任务要求: 请续写下面那段讲 pandas merge 合并时报内存错误的文本,从它最后一行之后接着写。

我写的python的merge匹配的代码为什么会报错显示内存错误?明明匹配的两个excel一个不到25万行一个才几百行


在合并操作之前可以检查键的唯一性(等数据清理工作),或者计算合并操作所需内存,以防止内存溢出。

1、指定连接方式是一对一,一对多,还是多对对

result = pd.merge(left, right, on='B', how='left', validate="one_to_one")


2、计算合并操作所需内存

def merge_size(left_frame, right_frame, group_by):
    left_groups = left_frame.groupby(group_by).size()
    right_groups = right_frame.groupby(group_by).size()
    left_keys = set(left_groups.index)
    right_keys = set(right_groups.index)
    intersection = right_keys & left_keys
    left_diff = left_keys - intersection
    right_diff = right_keys - intersection
    
    # if the joining column contains np.nan values, these get missed by the intersections
    # but are present in the merge. These need to be added separately.
    left_nan = len(left_frame.query('{0} != {0}'.format(group_by)))
    right_nan = len(right_frame.query('{0} != {0}'.format(group_by)))

数据记录:
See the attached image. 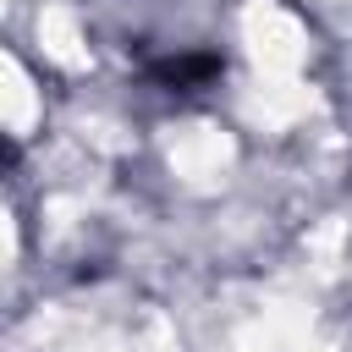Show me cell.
<instances>
[{"label":"cell","mask_w":352,"mask_h":352,"mask_svg":"<svg viewBox=\"0 0 352 352\" xmlns=\"http://www.w3.org/2000/svg\"><path fill=\"white\" fill-rule=\"evenodd\" d=\"M242 38H248V55L258 66V77H297L302 72V55H308V33L292 11L270 6V0H253L242 11Z\"/></svg>","instance_id":"cell-1"},{"label":"cell","mask_w":352,"mask_h":352,"mask_svg":"<svg viewBox=\"0 0 352 352\" xmlns=\"http://www.w3.org/2000/svg\"><path fill=\"white\" fill-rule=\"evenodd\" d=\"M170 165H176V176H187V182H214V176L231 165V143H226L214 126H187V132L170 138Z\"/></svg>","instance_id":"cell-2"},{"label":"cell","mask_w":352,"mask_h":352,"mask_svg":"<svg viewBox=\"0 0 352 352\" xmlns=\"http://www.w3.org/2000/svg\"><path fill=\"white\" fill-rule=\"evenodd\" d=\"M308 104H314V94L302 88V77H258V88L248 99V116L264 121V126H286V121L308 116Z\"/></svg>","instance_id":"cell-3"},{"label":"cell","mask_w":352,"mask_h":352,"mask_svg":"<svg viewBox=\"0 0 352 352\" xmlns=\"http://www.w3.org/2000/svg\"><path fill=\"white\" fill-rule=\"evenodd\" d=\"M38 38H44V50H50V60H60V66H82V60H88L82 28H77V16H72L66 6H44Z\"/></svg>","instance_id":"cell-4"},{"label":"cell","mask_w":352,"mask_h":352,"mask_svg":"<svg viewBox=\"0 0 352 352\" xmlns=\"http://www.w3.org/2000/svg\"><path fill=\"white\" fill-rule=\"evenodd\" d=\"M11 248H16V236H11V220L0 214V270H6V258H11Z\"/></svg>","instance_id":"cell-5"},{"label":"cell","mask_w":352,"mask_h":352,"mask_svg":"<svg viewBox=\"0 0 352 352\" xmlns=\"http://www.w3.org/2000/svg\"><path fill=\"white\" fill-rule=\"evenodd\" d=\"M0 6H6V0H0Z\"/></svg>","instance_id":"cell-6"}]
</instances>
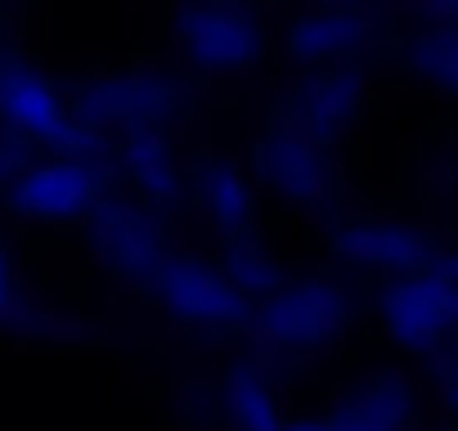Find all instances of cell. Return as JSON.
<instances>
[{"label": "cell", "mask_w": 458, "mask_h": 431, "mask_svg": "<svg viewBox=\"0 0 458 431\" xmlns=\"http://www.w3.org/2000/svg\"><path fill=\"white\" fill-rule=\"evenodd\" d=\"M189 59L198 68H216V72H234L243 63H252L261 55V23L248 19L239 5H225V0H202L189 5L175 23Z\"/></svg>", "instance_id": "6da1fadb"}, {"label": "cell", "mask_w": 458, "mask_h": 431, "mask_svg": "<svg viewBox=\"0 0 458 431\" xmlns=\"http://www.w3.org/2000/svg\"><path fill=\"white\" fill-rule=\"evenodd\" d=\"M5 117H10V126H14L23 139H32V144L81 153V144H77V139H86L81 126L68 117V108H64V99L55 95V86H50L41 72L23 68V63H10V68H5Z\"/></svg>", "instance_id": "7a4b0ae2"}, {"label": "cell", "mask_w": 458, "mask_h": 431, "mask_svg": "<svg viewBox=\"0 0 458 431\" xmlns=\"http://www.w3.org/2000/svg\"><path fill=\"white\" fill-rule=\"evenodd\" d=\"M95 189H99V175L90 162L59 157L14 180V207L28 216H46V221H64V216H77L95 202Z\"/></svg>", "instance_id": "3957f363"}, {"label": "cell", "mask_w": 458, "mask_h": 431, "mask_svg": "<svg viewBox=\"0 0 458 431\" xmlns=\"http://www.w3.org/2000/svg\"><path fill=\"white\" fill-rule=\"evenodd\" d=\"M386 319L391 333H400L409 346L436 342L445 328H454L458 319V288L445 279H418V283H400L386 297Z\"/></svg>", "instance_id": "277c9868"}, {"label": "cell", "mask_w": 458, "mask_h": 431, "mask_svg": "<svg viewBox=\"0 0 458 431\" xmlns=\"http://www.w3.org/2000/svg\"><path fill=\"white\" fill-rule=\"evenodd\" d=\"M166 86L153 77H126V81H99L81 95V117L90 122H122L135 135L148 131L166 113Z\"/></svg>", "instance_id": "5b68a950"}, {"label": "cell", "mask_w": 458, "mask_h": 431, "mask_svg": "<svg viewBox=\"0 0 458 431\" xmlns=\"http://www.w3.org/2000/svg\"><path fill=\"white\" fill-rule=\"evenodd\" d=\"M162 292H166V301H171L180 315H189V319H229V315L239 310L234 288L220 283V279H211V275L198 270V266H171V270L162 275Z\"/></svg>", "instance_id": "8992f818"}, {"label": "cell", "mask_w": 458, "mask_h": 431, "mask_svg": "<svg viewBox=\"0 0 458 431\" xmlns=\"http://www.w3.org/2000/svg\"><path fill=\"white\" fill-rule=\"evenodd\" d=\"M364 41V23L355 14H342V10H319V14H306L293 32V50L310 63H328L346 50H355Z\"/></svg>", "instance_id": "52a82bcc"}, {"label": "cell", "mask_w": 458, "mask_h": 431, "mask_svg": "<svg viewBox=\"0 0 458 431\" xmlns=\"http://www.w3.org/2000/svg\"><path fill=\"white\" fill-rule=\"evenodd\" d=\"M337 319V297L328 288H315V292H288L279 297V306L270 310V328L279 337H319L328 333Z\"/></svg>", "instance_id": "ba28073f"}, {"label": "cell", "mask_w": 458, "mask_h": 431, "mask_svg": "<svg viewBox=\"0 0 458 431\" xmlns=\"http://www.w3.org/2000/svg\"><path fill=\"white\" fill-rule=\"evenodd\" d=\"M355 108V77L342 72H324L306 99H301V122L310 126V135H333Z\"/></svg>", "instance_id": "9c48e42d"}, {"label": "cell", "mask_w": 458, "mask_h": 431, "mask_svg": "<svg viewBox=\"0 0 458 431\" xmlns=\"http://www.w3.org/2000/svg\"><path fill=\"white\" fill-rule=\"evenodd\" d=\"M266 175H270L284 193L301 198L306 189L319 184V162H315V153H310L306 139H297V135H275L270 148H266Z\"/></svg>", "instance_id": "30bf717a"}, {"label": "cell", "mask_w": 458, "mask_h": 431, "mask_svg": "<svg viewBox=\"0 0 458 431\" xmlns=\"http://www.w3.org/2000/svg\"><path fill=\"white\" fill-rule=\"evenodd\" d=\"M413 63L427 81L458 90V32H427L413 50Z\"/></svg>", "instance_id": "8fae6325"}, {"label": "cell", "mask_w": 458, "mask_h": 431, "mask_svg": "<svg viewBox=\"0 0 458 431\" xmlns=\"http://www.w3.org/2000/svg\"><path fill=\"white\" fill-rule=\"evenodd\" d=\"M202 184H207V198H211L220 221L234 225V221H243V216H248V184H243V175L234 166H211Z\"/></svg>", "instance_id": "7c38bea8"}, {"label": "cell", "mask_w": 458, "mask_h": 431, "mask_svg": "<svg viewBox=\"0 0 458 431\" xmlns=\"http://www.w3.org/2000/svg\"><path fill=\"white\" fill-rule=\"evenodd\" d=\"M131 171L140 175V184H148V189H166V180H171V157H166V148H162V139L153 135V131H140L135 139H131Z\"/></svg>", "instance_id": "4fadbf2b"}, {"label": "cell", "mask_w": 458, "mask_h": 431, "mask_svg": "<svg viewBox=\"0 0 458 431\" xmlns=\"http://www.w3.org/2000/svg\"><path fill=\"white\" fill-rule=\"evenodd\" d=\"M234 413L243 422V431H284L279 427V413L270 404V395L261 391V382L252 377H239L234 382Z\"/></svg>", "instance_id": "5bb4252c"}, {"label": "cell", "mask_w": 458, "mask_h": 431, "mask_svg": "<svg viewBox=\"0 0 458 431\" xmlns=\"http://www.w3.org/2000/svg\"><path fill=\"white\" fill-rule=\"evenodd\" d=\"M293 431H391V422L382 413H364L351 422H328V427H293Z\"/></svg>", "instance_id": "9a60e30c"}]
</instances>
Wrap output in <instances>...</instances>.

练习输出:
    left_nan = 1 if left_nan == 0 and right_nan != 0 else left_nan
    right_nan = 1 if right_nan == 0 and left_nan != 0 else right_nan
    
    sizes = [(left_groups[group_name] * right_groups[group_name]) for group_name in intersection]
    sizes += [left_groups[group_name] for group_name in left_diff]
    sizes += [right_groups[group_name] for group_name in right_diff]
    sizes += [left_nan * right_nan]
    return sum(sizes)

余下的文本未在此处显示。